« Une ligne entraîne l’autre, toujours… je dessine quelque chose qui me donne subitement l’idée de dessiner quelque chose d’autre qui me donne aussitôt l’envie de dessiner, etc. Voyez-vous, je dessine, puis je réfléchis. Pour moi, c’est une activité littéraire, morale. »
Saul Steinberg

11.3.11

Prospetto di nebbia

— « Bien que je me sois astreint à le faire chaque jour, il est difficile de tenir un journal de route. En écrivant ce livre, je m’aperçois combien la simple juxtaposition de faits, la notation des événements — ordinaires ou singuliers — sont impuissantes à restituer la durée réelle d’une marche. Rien ne serait plus ennuyeux — ni plus faux — qu’un livre fait de ces notes successives, enfilées bout à bout comme des perles fades car elles trahiraient justement l’ordonnance réelle et secrète du voyage. Qui dit temps dit mémoire. Qui dit mémoire dit sélection. »

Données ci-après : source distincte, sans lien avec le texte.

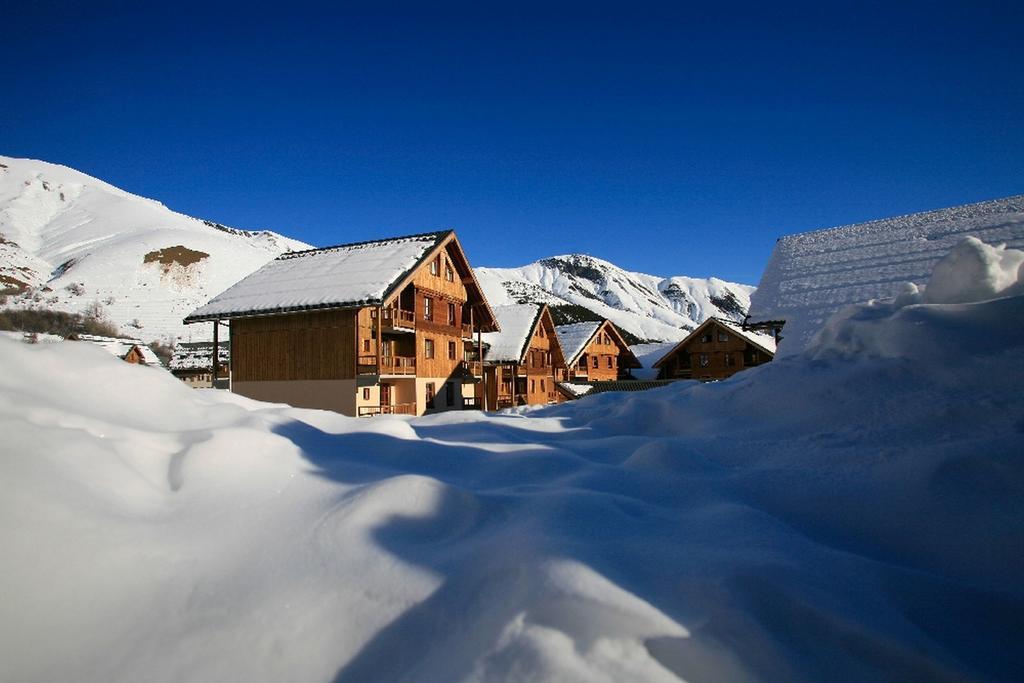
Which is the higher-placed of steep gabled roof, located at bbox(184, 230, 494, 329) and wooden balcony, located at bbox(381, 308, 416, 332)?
steep gabled roof, located at bbox(184, 230, 494, 329)

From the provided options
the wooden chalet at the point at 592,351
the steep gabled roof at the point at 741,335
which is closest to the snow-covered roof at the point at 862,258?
the steep gabled roof at the point at 741,335

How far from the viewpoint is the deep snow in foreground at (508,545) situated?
191 centimetres

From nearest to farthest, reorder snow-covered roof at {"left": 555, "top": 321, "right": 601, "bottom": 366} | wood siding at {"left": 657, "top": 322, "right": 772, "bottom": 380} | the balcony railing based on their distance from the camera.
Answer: the balcony railing
wood siding at {"left": 657, "top": 322, "right": 772, "bottom": 380}
snow-covered roof at {"left": 555, "top": 321, "right": 601, "bottom": 366}

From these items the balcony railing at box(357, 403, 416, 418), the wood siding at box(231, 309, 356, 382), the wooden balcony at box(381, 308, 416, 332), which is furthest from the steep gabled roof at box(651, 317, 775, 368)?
the wood siding at box(231, 309, 356, 382)

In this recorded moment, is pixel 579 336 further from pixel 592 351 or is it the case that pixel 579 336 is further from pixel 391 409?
pixel 391 409

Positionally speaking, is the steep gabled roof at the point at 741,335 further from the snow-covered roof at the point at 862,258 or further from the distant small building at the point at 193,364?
the distant small building at the point at 193,364

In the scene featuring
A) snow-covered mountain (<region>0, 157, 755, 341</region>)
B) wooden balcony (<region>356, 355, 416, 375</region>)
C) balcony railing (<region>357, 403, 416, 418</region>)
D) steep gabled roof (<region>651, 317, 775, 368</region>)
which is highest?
snow-covered mountain (<region>0, 157, 755, 341</region>)

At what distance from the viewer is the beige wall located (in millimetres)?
21266

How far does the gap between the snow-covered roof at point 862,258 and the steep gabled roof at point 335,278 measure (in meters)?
13.6

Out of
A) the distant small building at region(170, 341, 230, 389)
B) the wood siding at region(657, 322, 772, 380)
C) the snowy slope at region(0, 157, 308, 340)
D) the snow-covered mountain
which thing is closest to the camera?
the wood siding at region(657, 322, 772, 380)

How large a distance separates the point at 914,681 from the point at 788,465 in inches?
83.7

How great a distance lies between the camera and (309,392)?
21969 millimetres

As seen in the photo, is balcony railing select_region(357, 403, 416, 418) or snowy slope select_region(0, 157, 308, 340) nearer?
balcony railing select_region(357, 403, 416, 418)

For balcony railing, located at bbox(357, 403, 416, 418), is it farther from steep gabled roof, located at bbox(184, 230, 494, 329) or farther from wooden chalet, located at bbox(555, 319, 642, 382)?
wooden chalet, located at bbox(555, 319, 642, 382)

Léa n’a rien noté à Ivrea (ou à peu près Ivrea), ni au retour d’Ivrea. Elle avait d’abord perçu « une blancheur étourdissante », elle retient aujourd’hui « une blancheur éblouissante ». Quant à Maurice, fixé par le panneau de signalisation et sa précision kilométrique contredisant le néant, il en revient sans cesse au blanc qui ceint la porte de La Ruelle de Vermeer, un blanc qui loin de masquer un paysage, est un paysage dans toute sa netteté, dans toute son étendue jusque dans les lointains dont personne n’a jamais pu témoigner clairement.